You don't become the worst owner in professional sports overnight. It's a process.

For David Glass, the owner of the Kansas City Royals, that process began in the decade before he took official ownership of the club, and it culminated a week ago today when Glass cemented his Charles Montgomery Burns legacy by overreacting to contentious questions posed during a news conference to introduce the Royals' new general manager/scapegoat, Dayton Moore.

Two Kansas City sports radio reporters -- Rhonda Moss and Bob Fescoe, who have carved out niches baiting athletes, coaches and executives with condescending inquiries -- peppered Glass with questions about his decision to fire Allard Baird, the old Kansas City general manager/scapegoat.

Glass wanted the day to be a celebration of his ability to hoodwink Moore, a hot GM prospect off the John Schuerholz tree, into being Glass' next pigeon.

Fescoe and Moss saw the press conference -- Glass' first public media gathering since he announced in the Kansas City Star a month earlier his intentions to scapegoat (aka fire) Baird -- as an opportunity to publicly browbeat Glass for his reprehensible treatment of Baird.

Rather than ask Moore meaningless questions about a management philosophy that Glass' cheapness and incompetence will undermine, Moss and Fescoe took turns probing Glass (and Glass' bumbling son/team president, Dan) about his cheapness and incompetence as it related to Baird.

Glass grew visibly shaken and chippy in his retorts. And finally, emboldened by Fescoe's hypocritical radio boss's Thursday afternoon monologue lambasting Fescoe and Moss and sucking up to Glass, the worst owner in professional sports returned to his Wal-Mart roots a day later.

Long Road to Infamy

Glass instructed his media relations staff to strip Fescoe and Moss of their credentials for the rest of the year. No one who remembers Glass' infamous 1992 performance on NBC's "Dateline" is all that surprised by Glass' petulant response.

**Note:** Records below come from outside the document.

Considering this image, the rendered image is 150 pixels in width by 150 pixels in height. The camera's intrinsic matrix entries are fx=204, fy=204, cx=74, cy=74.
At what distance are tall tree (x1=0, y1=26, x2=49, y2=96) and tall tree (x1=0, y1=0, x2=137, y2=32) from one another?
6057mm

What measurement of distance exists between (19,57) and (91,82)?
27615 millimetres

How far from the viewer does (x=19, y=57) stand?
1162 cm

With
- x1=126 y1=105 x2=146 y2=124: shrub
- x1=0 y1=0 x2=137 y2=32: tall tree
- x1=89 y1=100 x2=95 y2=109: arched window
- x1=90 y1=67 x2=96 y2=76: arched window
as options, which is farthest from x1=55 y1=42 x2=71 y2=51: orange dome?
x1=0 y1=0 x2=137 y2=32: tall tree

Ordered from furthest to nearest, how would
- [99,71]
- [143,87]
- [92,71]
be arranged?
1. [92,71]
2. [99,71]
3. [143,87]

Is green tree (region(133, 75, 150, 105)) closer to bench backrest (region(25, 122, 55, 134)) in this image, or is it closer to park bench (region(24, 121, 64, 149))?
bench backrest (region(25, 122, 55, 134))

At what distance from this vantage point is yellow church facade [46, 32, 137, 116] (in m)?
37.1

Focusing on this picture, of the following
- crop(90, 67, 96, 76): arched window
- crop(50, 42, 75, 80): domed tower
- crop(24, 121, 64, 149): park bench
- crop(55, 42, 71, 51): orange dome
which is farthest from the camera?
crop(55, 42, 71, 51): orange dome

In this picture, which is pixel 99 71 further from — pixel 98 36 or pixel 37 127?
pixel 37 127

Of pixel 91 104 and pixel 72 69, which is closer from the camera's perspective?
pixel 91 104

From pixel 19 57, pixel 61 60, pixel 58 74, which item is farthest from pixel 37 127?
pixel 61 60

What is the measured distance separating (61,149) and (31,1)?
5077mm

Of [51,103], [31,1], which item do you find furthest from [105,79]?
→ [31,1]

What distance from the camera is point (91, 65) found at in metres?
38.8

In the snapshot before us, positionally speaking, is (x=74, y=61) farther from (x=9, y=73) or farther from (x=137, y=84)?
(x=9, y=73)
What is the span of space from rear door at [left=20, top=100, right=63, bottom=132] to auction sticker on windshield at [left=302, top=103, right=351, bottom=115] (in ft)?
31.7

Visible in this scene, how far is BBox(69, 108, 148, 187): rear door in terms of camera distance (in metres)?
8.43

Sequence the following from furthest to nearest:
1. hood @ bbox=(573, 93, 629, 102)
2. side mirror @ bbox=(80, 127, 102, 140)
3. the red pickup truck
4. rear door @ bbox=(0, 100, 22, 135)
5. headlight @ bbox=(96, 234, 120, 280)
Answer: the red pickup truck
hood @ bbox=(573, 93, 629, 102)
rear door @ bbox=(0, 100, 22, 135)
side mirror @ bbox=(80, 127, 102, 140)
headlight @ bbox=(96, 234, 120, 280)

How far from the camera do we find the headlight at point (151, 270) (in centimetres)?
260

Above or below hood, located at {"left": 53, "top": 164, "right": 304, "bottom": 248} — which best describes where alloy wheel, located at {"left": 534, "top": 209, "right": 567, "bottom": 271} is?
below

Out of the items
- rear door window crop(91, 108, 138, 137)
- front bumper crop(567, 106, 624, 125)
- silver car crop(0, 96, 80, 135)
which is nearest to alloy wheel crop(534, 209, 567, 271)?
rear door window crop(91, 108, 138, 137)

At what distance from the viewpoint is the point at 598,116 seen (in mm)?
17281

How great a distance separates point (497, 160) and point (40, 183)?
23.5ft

Yes sir, the man who as chairman of the board of directors of the Royals for seven years negotiated a sweetheart, $96 million sales price of the club for himself -- $24 million less than the other bidder -- has a history of reacting poorly to difficult public questions.

As CEO of Wal-Mart and after being given two months to prepare, Glass stormed out of a "Dateline" interview when he couldn't find the proper words to explain Wal-Mart's "Made in America" and "Bring it Home to the USA" marketing campaigns after the show aired footage of Bangladeshi children working in sweatshops and making Wal-Mart clothes.

David Glass is no overnight sensation. He's been cutting corners and making untold millions for years and years. Forbes magazine estimated Glass' yearly profits from the Royals at $20 million. Quite a handsome haul for a franchise that has averaged 97 losses and is well on its way to its fourth, 100-plus-loss season during David and Dan Glass' seven-year reign of terrible. With new Kauffman Stadium taxpayer-financed renovations on the way, the franchise will soon be valued at more than twice what Glass paid for it in 2000.

Whatever Glass lacks in baseball and media savvy, he makes up for with cold, bottom-line business acumen.